Sindicatos veem estratégia para driblar carga tributária
Representantes de segmentos que apresentaram crescimento significativo no coeficiente de penetração de importações, divulgado pela CNI, viram com naturalidade o incremento percentual no último quadrimestre. Segundo eles - com a perda de competitividade da indústria transformação - trazer produtos de fora para continuar produzindo a valores mais baixos é uma estratégia para fugir dos encargos nacionais.
A presidente do Sindicato das Indústrias de Vestuário de Curitiba e Região Metropolitana (Sindivest), Luciana Bechara, explica que há dois movimentos distintos no segmento: um na indústria têxtil e outro na de confecção. Na indústria têxtil, a procura por produtos importados está relacionada a necessidade de corantes, fios de poliéster, poliamida, elastano e outros itens que não são produzidos no País. "Com o aquecimento do setor, é natural que a importação aumente, já que muitos produtos não são desenvolvidos aqui", explica ela.

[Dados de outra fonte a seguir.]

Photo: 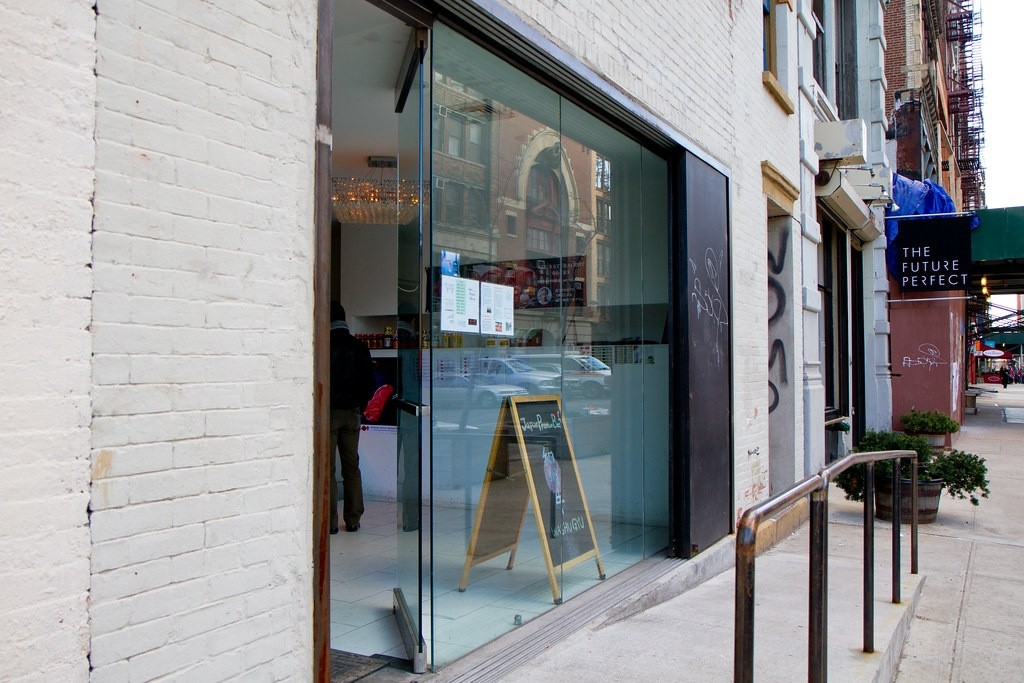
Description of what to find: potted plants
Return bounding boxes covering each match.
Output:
[829,429,992,526]
[902,408,960,456]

No caso da indústria de confecção, as importações são mais preocupantes. Segundo a presidente do Sindivest, muitas empresas estão deixando de produzir suas próprias peças para trazer prontas da China, deixando de lado o papel de indústria para se tornar meras importadoras."Para produzir um jeans, por exemplo, 40% é destinado a pagamentos de impostos, enquanto os 60% restantes, de lucro, tem que ser distribuídos para seis indústrias distintas da cadeia. Já, para importar um jeans chinês, há apenas 6% de tributação", complementa.
Luciana diz que não é possível estimar quantas indústrias de confecção realizam esse tipo de manobra no Paraná, mas alega que é algo cada vez mais rotineiro. "A indústria de confecção necessita de mão de obra intensiva, o que gera encargos pesadíssimos, além da cadeia ser muito longa."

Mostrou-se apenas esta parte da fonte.